Enfin, c'est encore Monsieur Somers qui se trouve à l'origine de l'arrestation de Rocco lorsqu'il découvre que sa fille a été violée. En dépit de la moindre preuve et, sans doute, contre le témoignage même d'Helena, il porte plainte contre le jeune homme, arguant du fait qu'il empoisonne la vie de sa fille depuis toujours. L'épicier n'hésite donc pas à mentir délibérément aux autorités, voyant là une occasion de se débarrasser définitivement de Rocco, sans aucun égard pour les conséquences qu'une telle accusation aura pour lui mais aussi pour sa propre fille. Bien que la mauvaise foi de Monsieur Somers ne soit pas particulièrement mise en évidence dans le film de Stijn Coninx, il n'en reste pas moins qu'une fois encore, il a adopté vis-à-vis de Rocco une conduite extrêmement agressive motivée par ses seuls sentiments xénophobes.
Dans la première partie du film, qui relate les premiers mois de Rocco en Belgique, on remarque d'autre part que les enfants immigrés ne sont pas épargnés par leurs nouveaux camarades, qui s'en moquent volontiers et mettent du temps à les appeler par leur prénom. En classe, Rocco est appelé «l'Italien», comme s'il n'avait d'autre identité que son identité nationale et n'existait pas lui-même en tant qu'individu. Un peu plus tard, un élève le traitera de «macaroni», colportant un stéréotype voulant que les Italiens se nourrissent exclusivement de pâtes. Enfin, devant l'épicerie, un gamin l'apostrophe en l'appelant «le Tsigane», révélant à la fois un amalgame — tous les étrangers sont des Tsiganes et donc, les Italiens sont des Tsiganes — et un préjugé tenace qui veut que les gens du voyage représentent un danger pour la population locale, qui les considère comme des vagabonds, des «voleurs de poules» ou même des «voleurs d'enfants», des profiteurs incapables de s'installer pour travailler… autrement dit comme l'ennemi numéro un.

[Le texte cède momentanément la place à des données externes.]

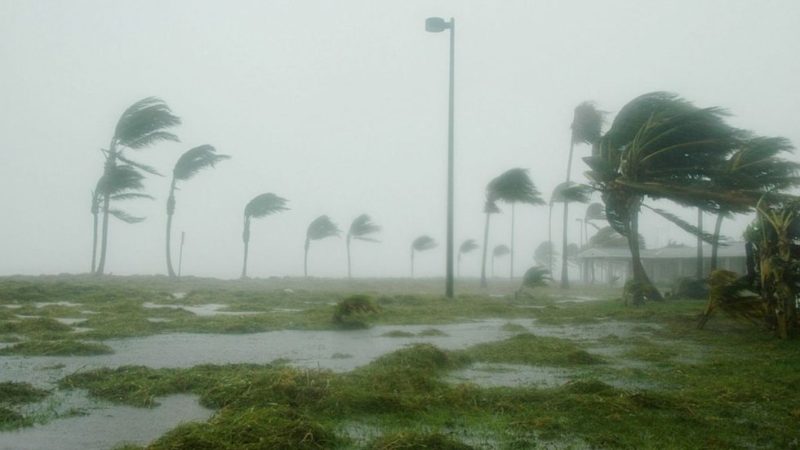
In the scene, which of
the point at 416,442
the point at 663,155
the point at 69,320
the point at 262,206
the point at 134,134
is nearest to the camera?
the point at 416,442

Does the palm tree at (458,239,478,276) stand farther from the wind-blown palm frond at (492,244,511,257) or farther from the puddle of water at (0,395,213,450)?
the puddle of water at (0,395,213,450)

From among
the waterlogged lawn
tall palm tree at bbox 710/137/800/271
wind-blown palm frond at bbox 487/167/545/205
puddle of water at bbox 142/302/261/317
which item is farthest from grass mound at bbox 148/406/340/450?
wind-blown palm frond at bbox 487/167/545/205

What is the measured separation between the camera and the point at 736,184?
61.8ft

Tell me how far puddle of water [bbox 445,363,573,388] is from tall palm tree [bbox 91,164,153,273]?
25738mm

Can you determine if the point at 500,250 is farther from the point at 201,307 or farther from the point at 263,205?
the point at 201,307

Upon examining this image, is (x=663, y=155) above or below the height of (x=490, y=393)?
above

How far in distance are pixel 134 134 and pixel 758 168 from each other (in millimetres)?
26255

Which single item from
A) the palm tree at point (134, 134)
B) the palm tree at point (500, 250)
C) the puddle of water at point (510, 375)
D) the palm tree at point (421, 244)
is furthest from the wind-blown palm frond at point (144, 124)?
the palm tree at point (500, 250)

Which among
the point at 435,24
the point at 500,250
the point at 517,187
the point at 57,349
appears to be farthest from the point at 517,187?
the point at 500,250

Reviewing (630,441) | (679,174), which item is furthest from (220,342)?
(679,174)

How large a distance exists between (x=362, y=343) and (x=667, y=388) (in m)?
4.85

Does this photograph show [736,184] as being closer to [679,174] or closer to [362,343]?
[679,174]

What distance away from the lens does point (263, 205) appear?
4703 cm

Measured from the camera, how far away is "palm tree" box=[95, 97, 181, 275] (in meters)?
28.4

La première situation du film montrant que les Italiens subissent une discrimination relève du décor dans lequel ils évoluent: des baraquements entourés de boue, sommairement aménagés en habitations exiguës, insalubres, dépourvues de gaz, d'électricité et de sanitaires. Ces baraquements sont en réalité d'anciens camps de prisonniers construits autour des charbonnages par les Allemands, qui y hébergeaient des soldats russes occupés aux travaux de la mine. À la fin du conflit, les prisonniers allemands y ont remplacé les prisonniers russes, jusqu'à ce qu'ils soient eux-mêmes progressivement libérés. C'est ensuite à l'initiative du gouvernement belge que les immigrés italiens occuperont à leur tour les camps de prisonniers. En effet, le gouvernement a alors obligé les charbonnages à racheter les baraquements pour y installer temporairement les mineurs récemment immigrés. Dans le même temps, les autorités établissent un plan de construction de vingt-cinq mille logements, qui sera toutefois abandonné en 1948 pour des raisons d'ordre économique. Bien qu'aucun Belge de souche ne vive dans cette sorte de bidonville et qu'il existe une réelle ségrégation entre les deux populations, il faut cependant souligner que la séparation résulte moins d'une volonté d'isoler les populations d'origine étrangère que d'un manque de prévoyance et de véritable politique d'accueil en termes de logement, un domaine qui connaît par ailleurs à l'époque une crise sans précédent.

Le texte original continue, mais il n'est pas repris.